Die gesamte Musik der Johann Sebastian Bach zugeschriebenen Passion ist verschollen. Es liegt lediglich ein vollständig gedrucktes Textbuch aus dem Jahr 1731 vor.

Die Musik für den Eingangs- und Schlusschor, für einige Arien und Choräle konnte nach Vorlagen anderer Kompositionen plausibel rekonstruiert werden.
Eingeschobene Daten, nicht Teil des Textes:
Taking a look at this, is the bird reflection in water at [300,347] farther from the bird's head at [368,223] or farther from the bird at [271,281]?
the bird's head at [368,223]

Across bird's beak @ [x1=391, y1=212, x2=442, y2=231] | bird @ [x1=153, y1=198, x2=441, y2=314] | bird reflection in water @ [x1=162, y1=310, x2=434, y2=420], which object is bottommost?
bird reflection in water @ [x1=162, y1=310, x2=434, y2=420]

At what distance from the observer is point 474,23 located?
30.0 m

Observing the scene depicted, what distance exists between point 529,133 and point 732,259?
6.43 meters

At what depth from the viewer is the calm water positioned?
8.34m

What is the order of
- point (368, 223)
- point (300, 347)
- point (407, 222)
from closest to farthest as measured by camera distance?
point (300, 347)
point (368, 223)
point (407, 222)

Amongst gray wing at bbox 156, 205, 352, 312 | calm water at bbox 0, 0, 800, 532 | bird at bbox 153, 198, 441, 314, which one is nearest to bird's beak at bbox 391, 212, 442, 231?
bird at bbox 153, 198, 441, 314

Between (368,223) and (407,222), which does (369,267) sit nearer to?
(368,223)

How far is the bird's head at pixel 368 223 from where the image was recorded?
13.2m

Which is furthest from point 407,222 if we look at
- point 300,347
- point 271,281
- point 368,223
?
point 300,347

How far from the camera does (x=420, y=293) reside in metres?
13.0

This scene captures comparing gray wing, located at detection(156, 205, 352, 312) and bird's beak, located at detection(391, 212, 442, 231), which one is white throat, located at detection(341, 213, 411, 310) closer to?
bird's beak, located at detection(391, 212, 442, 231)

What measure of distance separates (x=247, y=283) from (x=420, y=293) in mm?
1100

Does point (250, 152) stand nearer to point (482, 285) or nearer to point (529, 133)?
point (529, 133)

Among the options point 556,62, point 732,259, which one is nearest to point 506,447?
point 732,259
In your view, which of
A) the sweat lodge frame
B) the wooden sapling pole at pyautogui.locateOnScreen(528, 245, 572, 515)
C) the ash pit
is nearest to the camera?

Diese Teile musiziert Gerd Kötter mit einem Barockensemble (zwei Flöten, zwei Oboen, Streicher, zwei Violen da Gamba, zwei Lauten und Basso continuo), Vokalsolisten und dem Lukas-Chor.
Die verloren gegangene Vertonung ersetzt Gerd Kötter durch Sprache. Gongs, Pauken und weiteres Schlagwerk treten in Dialog mit einem Sprecher.
Die Aufführung der Markuspassion lebt aus dem Kontrast des vorhandenen barocken Klangbildes und der musikalischen Neugestaltung der verschollenen Teile. Diese Fassung, die Gerd Kötter mit dem Lukas-Chor wagt, ist für München erstmalig.